The Hong Kong International Convention for the Safe and Environmentally Sound Recycling of Ships (HKC), which was adopted in 2009, will come into effect on 26 June 2025. After being ratified by Bangladesh and Liberia, the HKC is set to make a substantial worldwide impact on ship recycling methods, more than a decade after its initial adoption.

Background to the Hong Kong Convention

The International Maritime Organization (IMO) recognized the urgent need for a globally applicable instrument for ship recycling due to the critical state of ship recycling facilities. In response, the IMO developed the Hong Kong International Convention for the Safe and Environmentally Sound Recycling of Ships (HKC), adopted in 2009. However, the lengthy process of ratification led the European Union (EU) to take action and implement the EU Ship Recycling Regulation (EU SRR) in 2013. The EU SRR incorporates the HKC requirements along with additional ones and has been fully applicable since December 2020. Although the EU SRR operates regionally, it has helped the industry prepare for compliance with the HKC standards. Finally, after more than a decade, the HKC is set to enter into force on 26 June 2025, following ratification by Bangladesh and Liberia.

Key requirements

The key requirements can be summarized in two main points: 

  • Each ship of 500 GT and above shall have a certified Inventory of Hazardous Materials (IHM) 
  • Ship Recycling Facilities (SRF) shall be authorized by their competent authorities and shall only accept ships that comply with the HKC requirements

Impact on newbuilds and ships in service

All ships weighing 500 gross tons or more are required to have a certified Inventory of Hazardous Materials (IHM) on board. The EU Ship Recycling Regulation (EU SRR) has already prompted most shipyards to offer IHM preparation for new builds, reducing the potential impact of the HKC. By 26 June 2030 or before undergoing recycling, ships currently in service must comply with this requirement. Out of the approximately 53,000 vessels within the HKC scope, it is estimated that around 30,000 already possess an IHM Certificate or Statement of Compliance due to the EU SRR. However, roughly 23,000 vessels will still need to obtain a certified IHM in the coming years. The enforcement of IHM maintenance will become more crucial with the HKC’s implementation, as Port State Control inspections are anticipated to prioritize IHM assessments globally.

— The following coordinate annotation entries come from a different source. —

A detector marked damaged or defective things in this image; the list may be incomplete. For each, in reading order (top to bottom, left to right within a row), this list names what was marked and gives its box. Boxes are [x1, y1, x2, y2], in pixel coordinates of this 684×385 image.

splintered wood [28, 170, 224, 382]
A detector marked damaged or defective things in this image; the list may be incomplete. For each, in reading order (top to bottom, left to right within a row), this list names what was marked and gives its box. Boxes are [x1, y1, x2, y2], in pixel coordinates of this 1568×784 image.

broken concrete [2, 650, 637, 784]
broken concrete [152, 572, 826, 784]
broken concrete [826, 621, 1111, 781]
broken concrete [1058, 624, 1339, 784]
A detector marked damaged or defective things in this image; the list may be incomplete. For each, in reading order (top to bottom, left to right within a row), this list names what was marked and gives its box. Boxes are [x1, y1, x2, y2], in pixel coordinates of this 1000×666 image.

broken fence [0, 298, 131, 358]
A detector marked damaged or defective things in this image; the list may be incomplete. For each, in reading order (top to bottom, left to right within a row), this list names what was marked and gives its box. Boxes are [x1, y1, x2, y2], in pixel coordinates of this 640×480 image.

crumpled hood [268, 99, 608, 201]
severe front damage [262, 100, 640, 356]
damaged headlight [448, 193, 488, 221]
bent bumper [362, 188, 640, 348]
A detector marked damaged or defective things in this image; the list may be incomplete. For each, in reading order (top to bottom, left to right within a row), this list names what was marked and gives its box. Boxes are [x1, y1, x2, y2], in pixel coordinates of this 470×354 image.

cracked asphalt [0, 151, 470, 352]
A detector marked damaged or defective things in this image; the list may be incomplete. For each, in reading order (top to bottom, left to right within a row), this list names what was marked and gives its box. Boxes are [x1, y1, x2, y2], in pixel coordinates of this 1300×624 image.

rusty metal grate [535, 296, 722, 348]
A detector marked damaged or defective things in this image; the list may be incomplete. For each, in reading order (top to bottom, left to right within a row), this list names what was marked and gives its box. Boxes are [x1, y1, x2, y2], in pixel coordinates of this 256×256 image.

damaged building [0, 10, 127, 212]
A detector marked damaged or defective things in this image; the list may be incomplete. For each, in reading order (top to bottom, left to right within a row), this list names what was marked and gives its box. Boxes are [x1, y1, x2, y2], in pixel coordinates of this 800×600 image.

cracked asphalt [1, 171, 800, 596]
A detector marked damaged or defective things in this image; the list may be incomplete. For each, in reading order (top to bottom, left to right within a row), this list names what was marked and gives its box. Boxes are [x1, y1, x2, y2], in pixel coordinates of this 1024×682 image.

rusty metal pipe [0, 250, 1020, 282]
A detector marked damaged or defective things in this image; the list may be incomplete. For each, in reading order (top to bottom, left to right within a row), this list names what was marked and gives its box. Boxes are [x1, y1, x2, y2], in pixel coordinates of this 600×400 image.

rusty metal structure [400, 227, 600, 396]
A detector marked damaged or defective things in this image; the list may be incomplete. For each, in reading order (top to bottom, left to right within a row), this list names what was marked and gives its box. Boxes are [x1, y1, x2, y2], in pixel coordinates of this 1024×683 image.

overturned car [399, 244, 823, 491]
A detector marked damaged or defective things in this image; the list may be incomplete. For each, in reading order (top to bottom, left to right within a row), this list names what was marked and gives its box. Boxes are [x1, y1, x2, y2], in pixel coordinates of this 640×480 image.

Impact on ship recycling practices globally

According to BIMCO, around 15,000 ships will require recycling over the next decade, averaging about 1,500 ships per year. This will have a substantial impact on Ship Recycling Facilities (SRFs). Under the Hong Kong International Convention (HKC), each party is required to establish a mechanism for authorizing SRFs to ensure they meet the HKC’s requirements. This authorization, known as a Document of Authorization Ship Recycling (DASR), will be valid for a maximum of 5 years. Authorized SRFs will only be allowed to recycle ships that comply with the HKC and for which they hold authorization.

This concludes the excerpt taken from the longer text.